1.6.04

Dirigismo estatal

Meu Caro Irreflexões, este País anda há anos a clamar por menos e melhor Estado e o resultado tem sido sistematicamente o oposto. Já estou cansado de ouvir falar em remodelações, reconversões, reestruturações, reformas e outros objectivos igualmente nobres e palavrosos e que se consubstanciam sempre em admissões adicionais de boys.

A minha descrença nos benefícios da intervenção do Estado na economia não tem tanto a ver com razões ideológicas, mas sobretudo com a lógica de funcionamento daquele. O Estado não se move por razões racionais - falta-lhe o motivante objectivo lucro - e isto, conjugado com a inexistência de competências nucleares ao nível da Administração Pública e com uma gestão de recursos humanos que não premeia o mérito nem sanciona as falhas, conferem-lhe uma total e gritante incapacidade para gerir processos. Fossem estas restrições ultrapassadas, subsistiria ainda a lógica dos interesses que, embora disfarçada sob a capa da ideologia, beneficia na prática as corporações instaladas. Para além disso, os burocratas do Estado não têm nem nunca terão o monopólio do conhecimento e da informação, como o João Miranda muito bem demonstrou em tempos.

Mas passando ao seu interessante exemplo:

1. O seu raciocínio tem implícito o cómodo pressuposto caeteris paribus. Mas mesmo admitindo que ele se verifica, o excesso de oferta na capacidade da rede seria, tarde ou cedo e em mercado aberto, colmatado pelo aparecimento de novos operadores com estruturas de custos agressivas. De certa forma é o que acontece com o mercado de aviação americano, onde um excesso de capacidade conjugado com a enorme retracção da procura verificada desde o 11 de Setembro, não impediu que as low-cost carriers continuassem a crescer, quer em volume, quer em quota de mercado e, mais importante, a ganharem dinheiro. Sintomático aliás, o recente recuo nos aumentos de preços por parte das grandes companhias motivado pelo disparo nas cotações do crude. Ou seja, releva sobretudo a racionalidade na estrutura de custos dos operadores.
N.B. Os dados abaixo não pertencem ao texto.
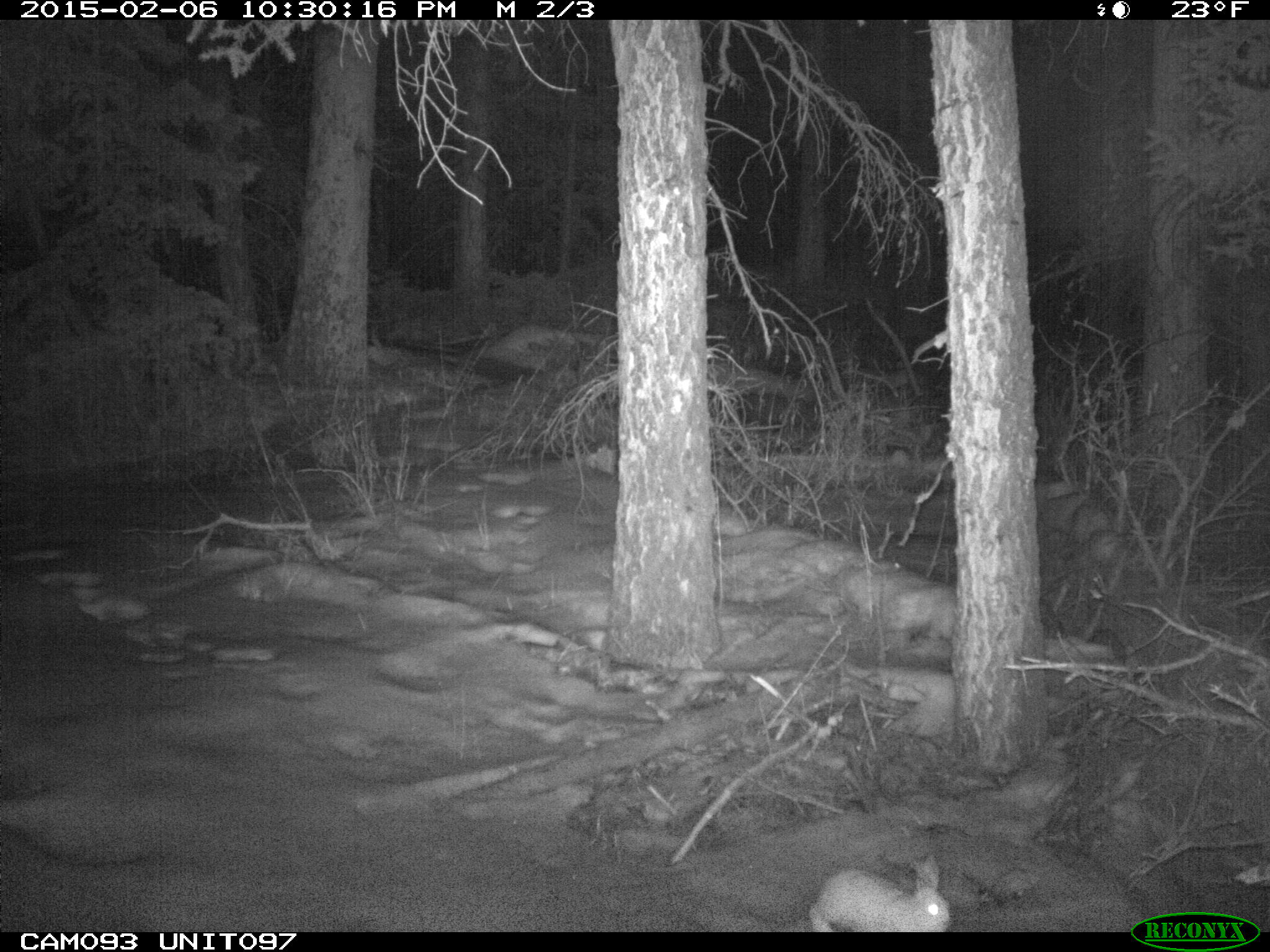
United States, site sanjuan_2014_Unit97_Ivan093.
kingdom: Animalia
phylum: Chordata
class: Mammalia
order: Lagomorpha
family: Leporidae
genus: Lepus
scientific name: Lepus americanus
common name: snowshoe hare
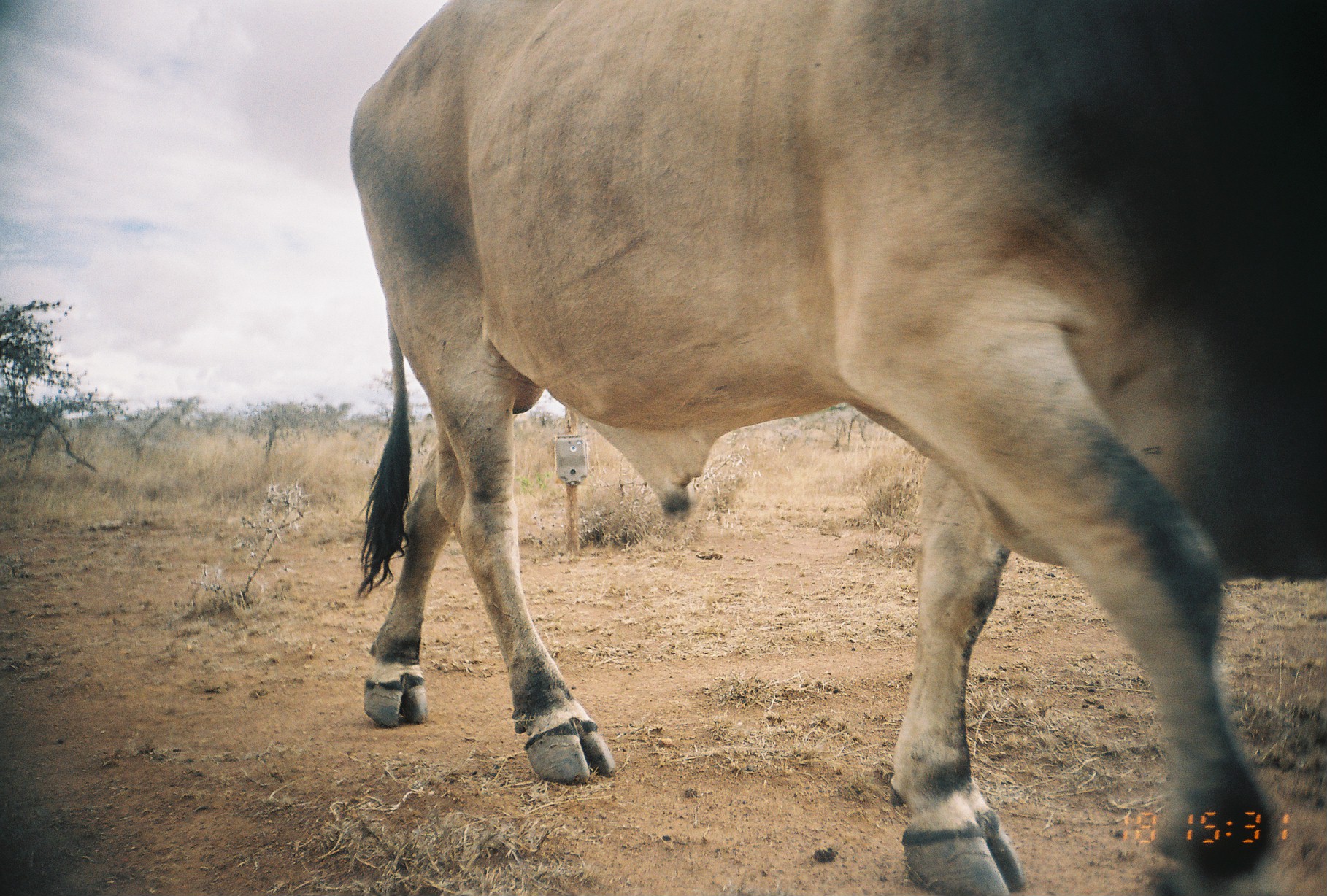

2. Contudo, a economia é dinâmica e a concorrência é transversal a todo o sector dos transportes e não apenas no sub-sector ferroviário. Se os operadores praticam preços anormalmente elevados por via por via da repercussão dos custos totais da estrutura (rede), os utilizadores tenderão a privilegiar outras alternativas, incluindo o saudável gasto de mais solas. À medida que os operadores ferroviários fossem saindo do mercado, os remanescentes teriam de suportar uma fatia crescente dos custos de estrutura até que chegaríamos a um ponto em que o monopolista da rede não teria ninguém a quem facturar.

Não tenho porém nenhuma solução milagrosa para manter o equilíbrio entre os vários sub-sectores dos transportes, nem certezas absolutas. Mas numa perspectiva liberal, considero aceitável o papel das entidades reguladoras que vêm funcionando razoavelmente nalguns países. Sendo embora organismos do Estado, detêm alguma especialização em cada sector e mantêm uma grande independência face àquele. O seu objectivo fundamental é velar pela manutenção da concorrência, pela prevenção de abusos de posição dominante, vigiar os chamados monopólios naturais e sancionar as más práticas. Não tenho dúvidas que também neles se verifica um défice de conhecimento e de informação, se bem que em muito menor escala. A bem da racionalidade, parece-me igualmente que todos os agentes do mercado deverão ser privados.